The result is $$n\times n$$, with each entry on the sub- and superdiagonals chosen randomly from $$(0,1)$$ and each diagonal entry equalling a.

(a) Write a script that solves 200 linear systems whose matrices are generated as above, with $$n=1000$$ and $$\mbox{"a"}=2$$. (Use randomly generated right-hand side vectors.) Record the total time used by the solution process A\b only, using the built-in @elapsed timer.
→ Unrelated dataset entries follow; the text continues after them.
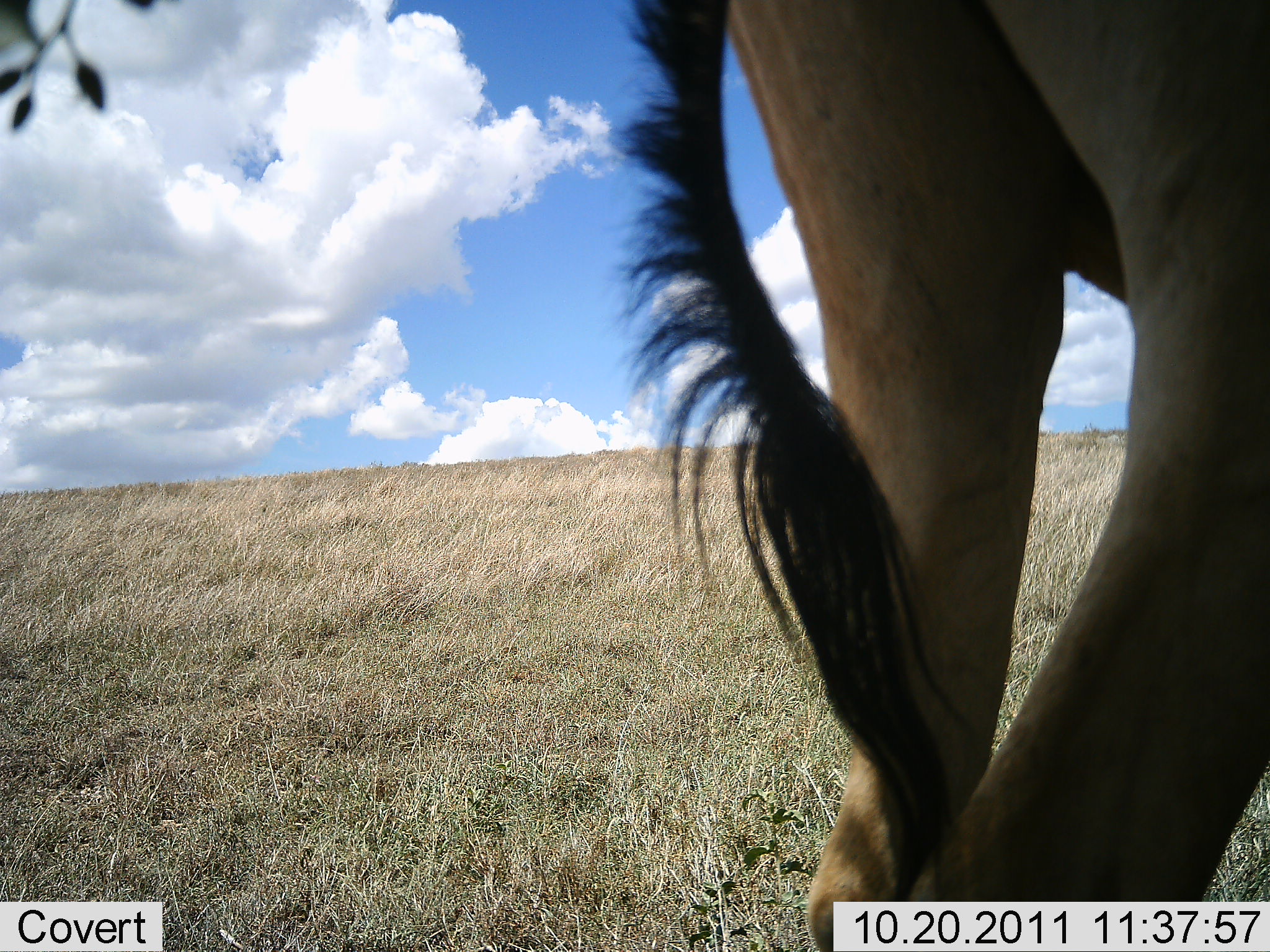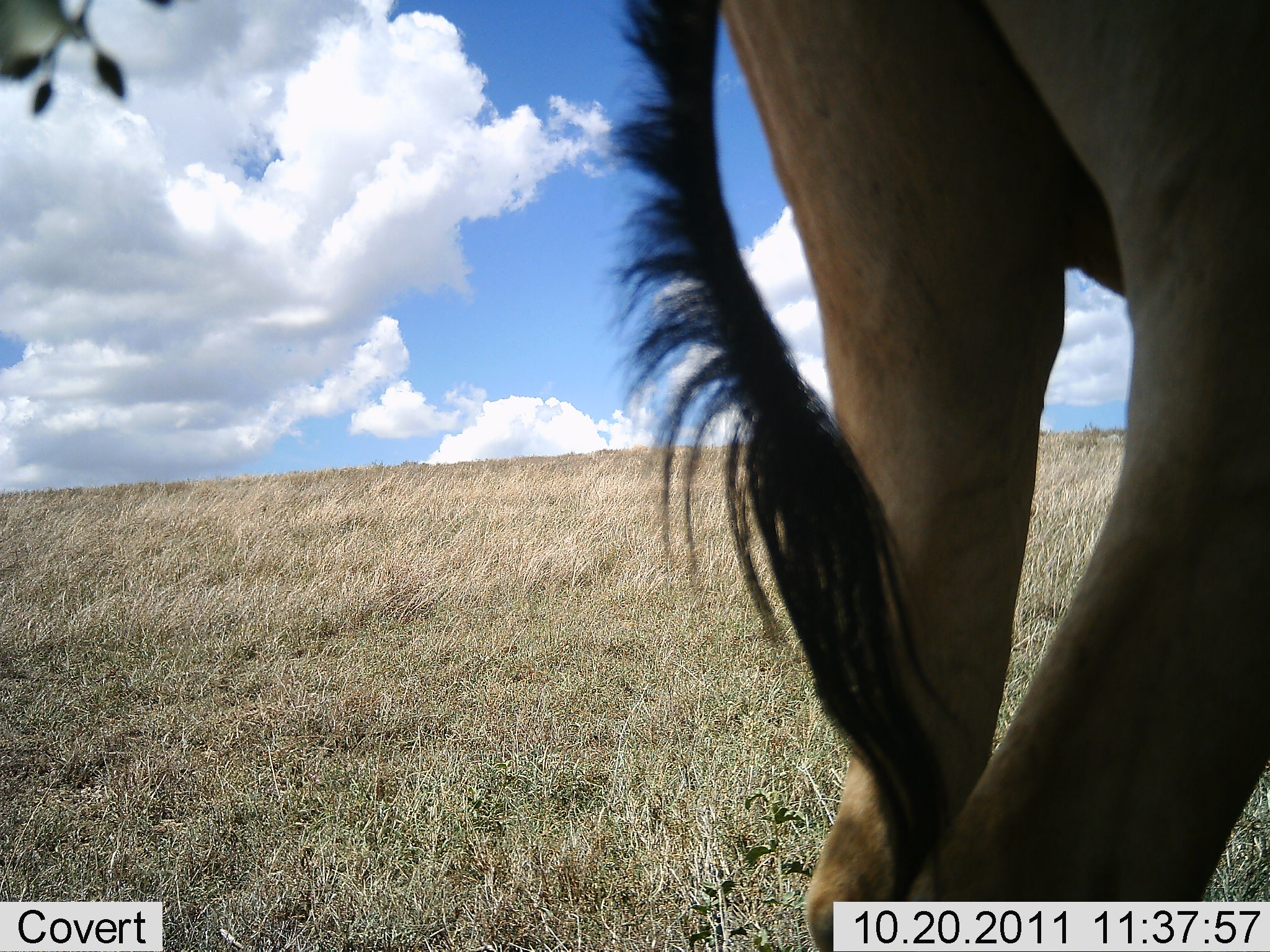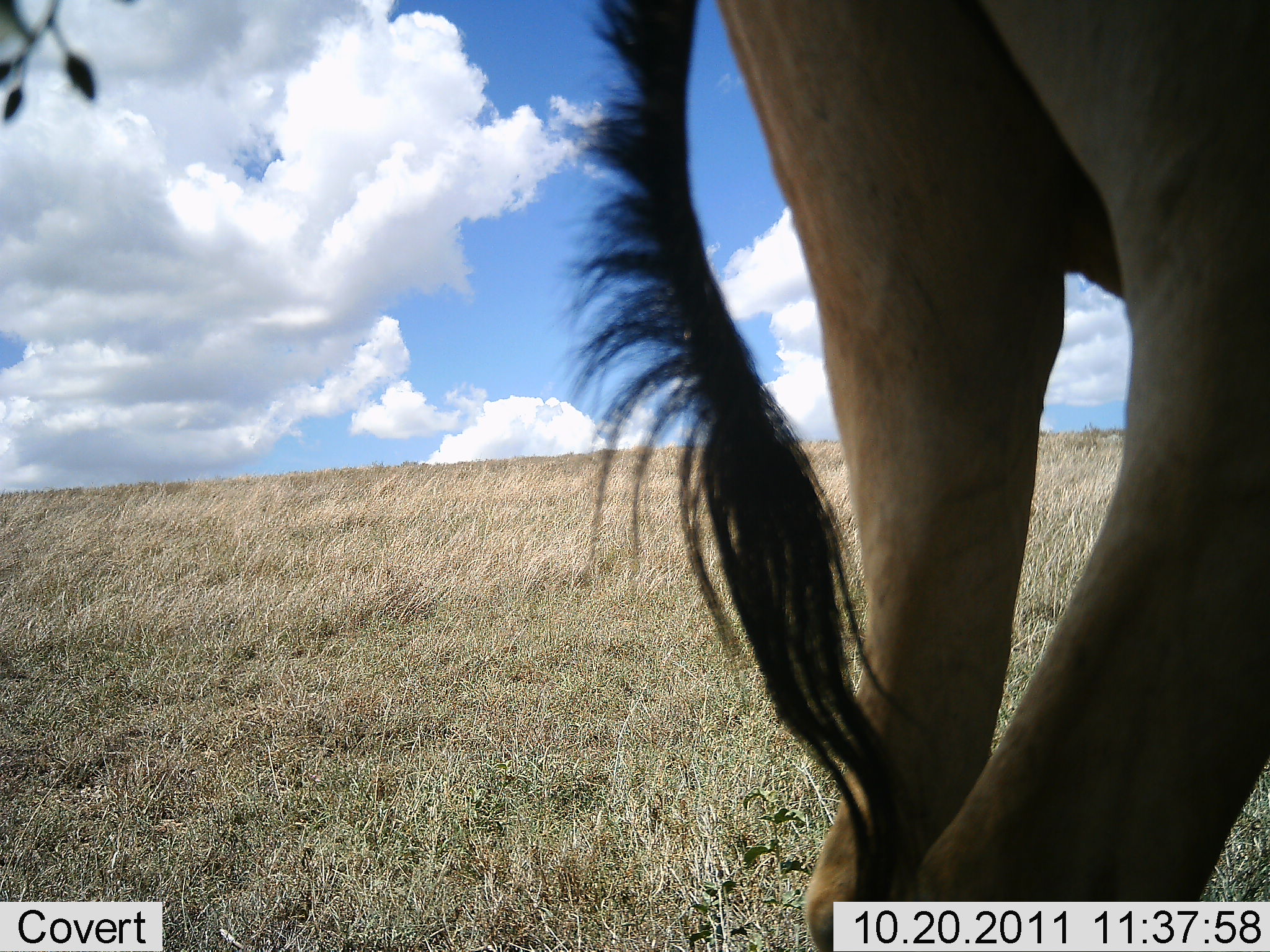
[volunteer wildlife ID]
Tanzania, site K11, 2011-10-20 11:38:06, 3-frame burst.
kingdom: Animalia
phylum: Chordata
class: Mammalia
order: Artiodactyla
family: Bovidae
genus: Connochaetes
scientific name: Connochaetes taurinus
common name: blue wildebeest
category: wildebeest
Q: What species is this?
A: Wildebeest (blue wildebeest) (Connochaetes taurinus).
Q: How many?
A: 1.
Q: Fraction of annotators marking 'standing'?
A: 100%.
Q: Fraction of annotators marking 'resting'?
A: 0%.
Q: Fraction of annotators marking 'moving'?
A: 0%.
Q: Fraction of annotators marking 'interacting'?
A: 0%.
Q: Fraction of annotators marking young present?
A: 0%.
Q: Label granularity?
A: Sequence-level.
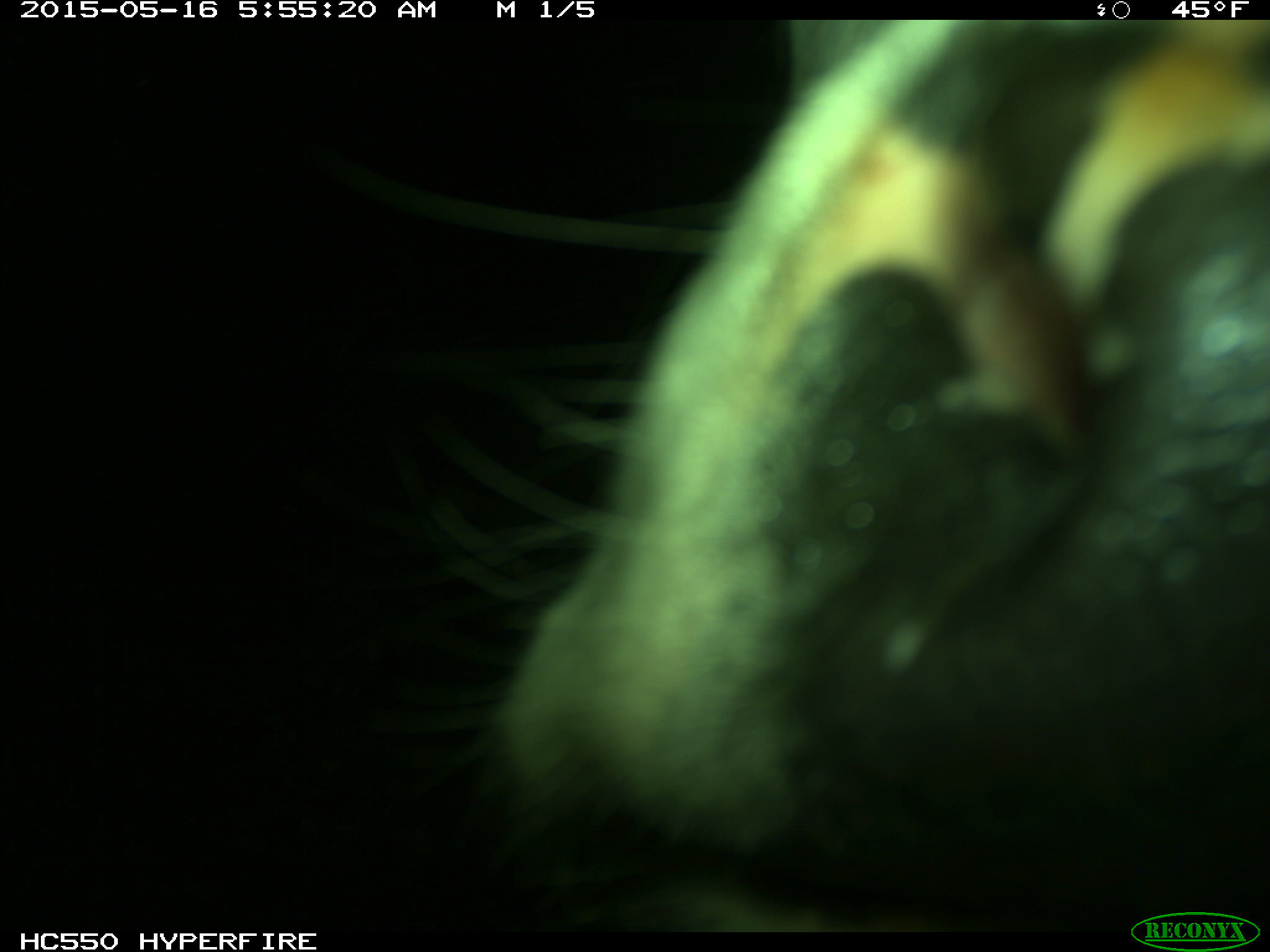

(b) Repeat the experiment of part (a), but add the command A=sparse(A) right after the two lines above. How does the timing change?

(c) Repeat parts (a) and (b) with $$a=1$$. In which case is there a major change?

(d) Based on these observations, state a hypothesis on how backslash solves tridiagonal linear systems given in standard dense form and in sparse form. (Hint: What is the mathematical significance of $$a=2$$ versus $$a=1$$?)

6. ✍ A matrix $$\mathbf{A}$$ is called skew-symmetric if $$\mathbf{A}^T=-\mathbf{A}$$. Explain why unpivoted LU factorization of a skew-symmetric matrix is impossible.

7. ✍ Prove that if $$\mathbf{A}$$ is any real nonsingular square matrix, then $$\mathbf{A}^T\mathbf{A}$$ is SPD.

1

Except for this diagonal, positive definite case, it’s not trivial to define the square root of a matrix, so don’t generalize the notation used here.